**Your instructions**
Update the passage about Relius by writing it out again starting at "The company received" and ending at "grants, Knutson said.", with "former Magnum employees" replaced by "new hires".
[Passage shown — start]
Relius was started two years ago by Lauralee Martin, former CEO of HCP Inc., a California-based real estate investment trust that owns $12.5 billion in health care properties nationwide. It acquired the assets of the defunct contract medical device manufacturer Magnum Tool Co. Inc. Relius employs 125, including many former Magnum employees, to make parts such as surgical nails for about a dozen medical device companies and has just built a clean room to manufacture more advanced products for its clients.
The company received a variety of grants from the state to train the former Magnum employees in various parts of quality assurance, using computer-aided cutting machines and other job-related tasks for medical device manufacturing and also plans to apply for the next round of internship grants, Knutson said.
"We need to find talented employees to do this work. It starts with finding people who want to do this type of work, so we hire interns to develop our own. That takes time, failure and money, but it gets us devoted employees in the end," Knutson said. "Finding the right people is about making sure you have the right fit, opportunities for advancement, compensation and many other elements. Fit is the most difficult. You have to find somebody who wants to do this kind of work. We have found some incredibly talented people, and some of them have later left."
[Passage shown — finish]
[The data — start]
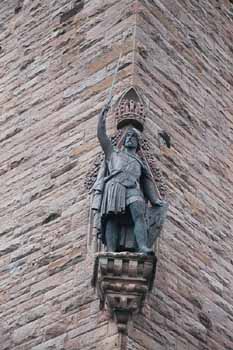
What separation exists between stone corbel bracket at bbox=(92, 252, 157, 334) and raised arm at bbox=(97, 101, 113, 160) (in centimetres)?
111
[The data — finish]
**Answer below**
The company received a variety of grants from the state to train the new hires in various parts of quality assurance, using computer-aided cutting machines and other job-related tasks for medical device manufacturing and also plans to apply for the next round of internship grants, Knutson said.